Archive for September 28th, 2013

It Was The Worst Of Times For Nicolas Maduro This Week

September 28, 2013


Nicolas Maduro had a bad week. A terrible week. He had gone to China for a week to sign agreements, do some tourism and be toasted as the leader of all Venezuelans. But instead of receiving the full Chávez treatment, he got the quickie tour.

Yes, he got US$ 5 billion as an extension to the Heavy Chinese Fund in which Venezuela sends oil, the Chinese send us trinkets. Yes, he signed a bunch of agreements, most of them giving the Chinese rights to exploit, explore or sell Venezuela something. But when it came time to ask for US$ 5 billion in cash, there was nothing doing. Los chinos se hicieron el chino. *

Even worse, the Chinese leaders did not even consider Maduro’s proposal. Not even looked at the papers, meeting was over. Trip was over, as far as the Chinese leaders were concerned. Maduro and his hundred-plus entourage could continue touring, buying high quality fakes and eating dim sum, but the visit was finita. There would be no long talks with Nicolas and the Chinese leaders like there were with Hugo, no more banquets, no more grand strategy sessions. It was 再见 (zai jian, goodbye) time.

It was unclear who goofed, who or what made Maduro believe that there could be a cash loan, given the reluctance of the Chinese to even extend the loan for trinkets Heavy Fund US$ 5 billion loan. It’s a new leadership in China and a new leadership in Venezuela.

And after one more day of sightseeing, Maduro said, let’s go home.

It has been downhill since then.

First there was a stop in Canada, Vancouver to be more precise, where there was a refusal to sell jet fuel to Maduro’s plane because it was Cuban. Maduro had to wait for six hours for PDVSA planes to come and refuel his Cubana plane. It was during that time that they realized that there could be legal problems in New York with the Cuban plane. Maduro decided to cancel the UN visit, despite the fact that, once again, the ugly Americans had speedily approved the change of plans.
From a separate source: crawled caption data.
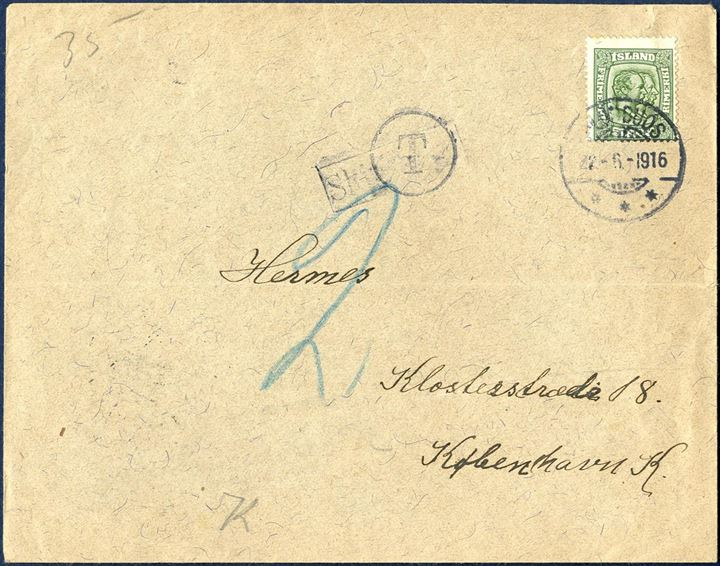 "Printed matter sent from Blönduós to Copenhagen 22 June 1916 bearing a 5 aur Two King's issue tied by Blönduós CDS. Taxed 2 aur in blue chalk with circular ""T"" alongside boxed shipmark ""Skjibsbref"". Unknown for what reason the letter has been taxed, as 5 aur was the correct rate at this time."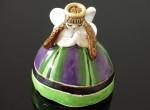 Aniołek - dzwonek (fioletowo - zielony)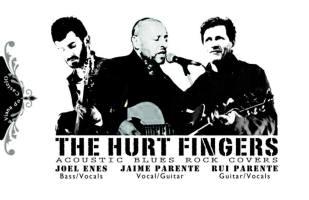 The Hurt Fingers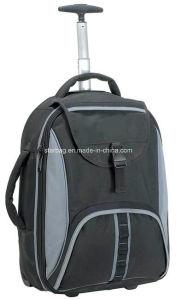 Hight Quality Fashion Sport Trolley Bag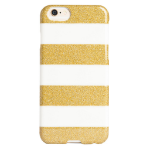 """Agent 18 IA112SL-265-GS 4.7"""" Cover Gold,White mobile phone case"""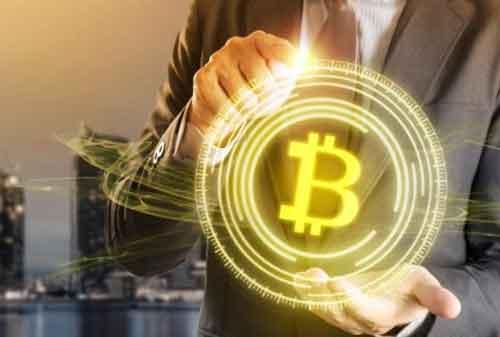 PPATK Waspadai Potensi Modus Pencucian Uang Menggunakan Bitcoin 01 - Finansialku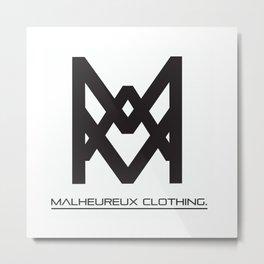 Logo (Official) Metal Print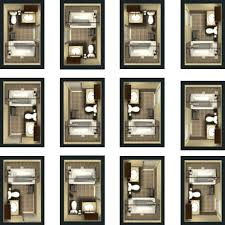 small bathroom floor plans 5 x 8 extraordinary 30 small bathroom 5 x 6 inspiration of remodel a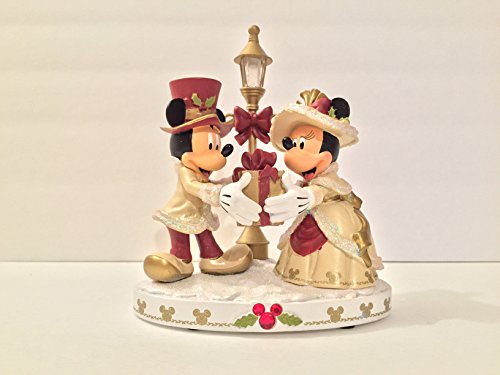 Victorian Christmas Figurine - DISNEY PARKS MICKEY AND MINNIE MOUSE LIGHT-UP VICTORIAN CHRISTMAS FIGURINE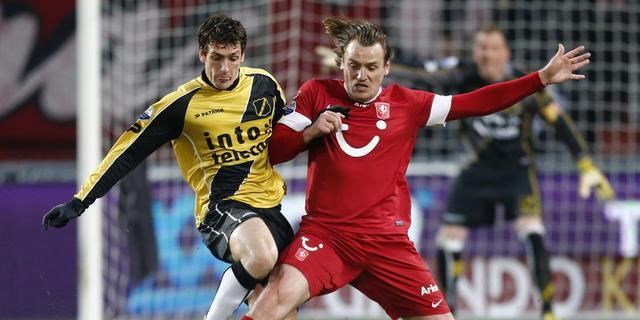Twente ontsnapt aan nederlaag, Utrecht naast Tukkers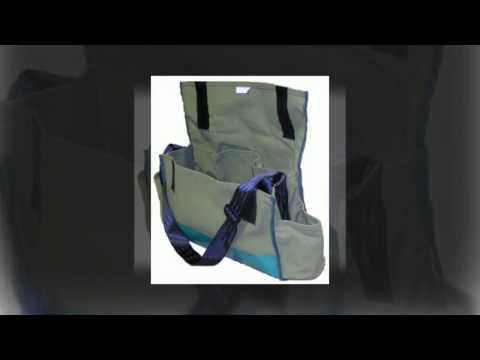 Canvas Tool Bag Australia - Rockingham WA | (08) 9528 7055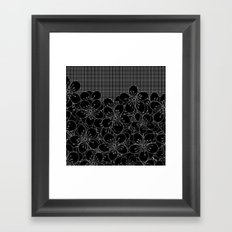 Cherry Blossom Grid Black Framed Art Print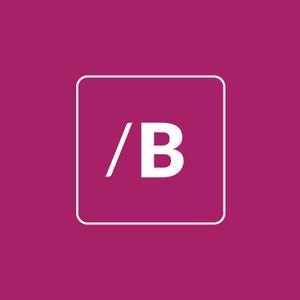 Betconstruct logo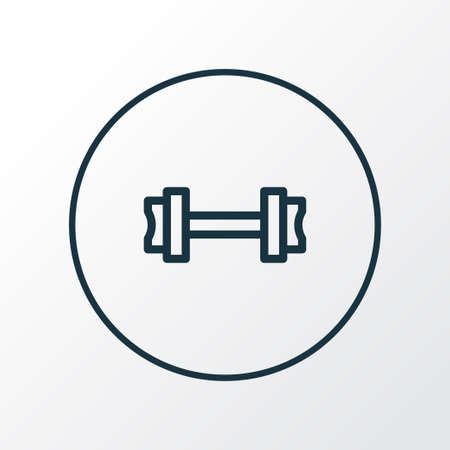 Fitness icon line symbol. Premium quality isolated dumbbell element in trendy style.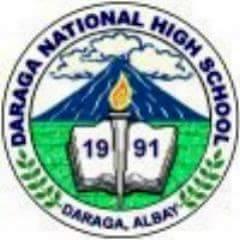Daraga National High School Logo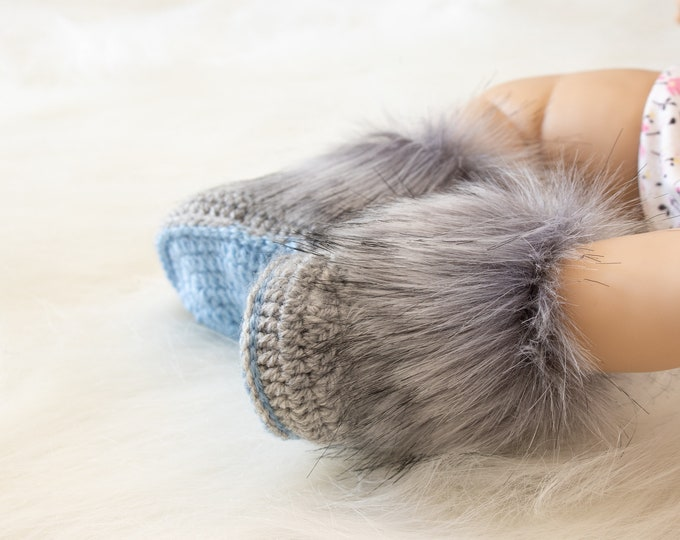 Gray and blue baby boots, Fur Booties, Newborn boy booties, Preemie boy shoes, Baby boy gift, Ugg style Baby winter boots, Newborn booties
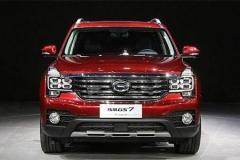 广汽传祺推两款全新SUV 8月26日将上市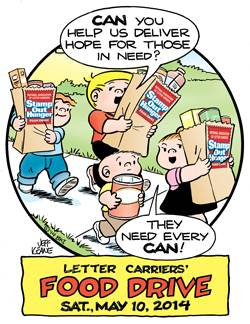 2014 Stamp Out Hunger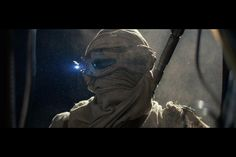 Star Wars: The Force Awakens (2015) on IMDb: Movies, TV, Celebs, and more...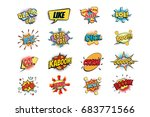 set of colorful comic speech... | Shutterstock .eps vector #683771566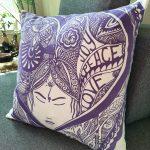 joy peace love pillow-blue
In his first public statement arriving in Venezuela, Maduro said he had canceled the UN visit because it would be dangerous for him, suggesting some Republicans were plotting against him.  The story later was changed to suggesting the Cuban plane could be impounded.

Maduro  thus arrived in Caracas barely five days after leaving for a twelve day trip and even worse, the refusal of the Chinese to lend more money was leaked and Maduro tried to make it look as if the trip was a success. Except the money for the Junin 1 heavy crude field was not new either, nor would it come anytime soon. So, Maduro began hailing all of the agreements with CITIC, the Chinese investment firm, which Maduro kept saying was the technology branch of the Chinese Government. So, after signing thirteen agreements with CITIC, Maduro did no get it that CITIC is out to make a profit and is no high tech powerhouse.

Then Maduro and his VP made everyone laugh, saying that the Chinese financing was not debt, but part of a strategic alliance between China and Venezuela.

Maduro then tried to get his Unasur buddies condemn the US for boycotting his visit to the United Nations, which was not done, as the US showed some countries proof that the Venezuelan Government had fumbled all flight requests, despite which all had been approved in record time. I guess when you are giving less money away, you lose some formerly unconditional friends.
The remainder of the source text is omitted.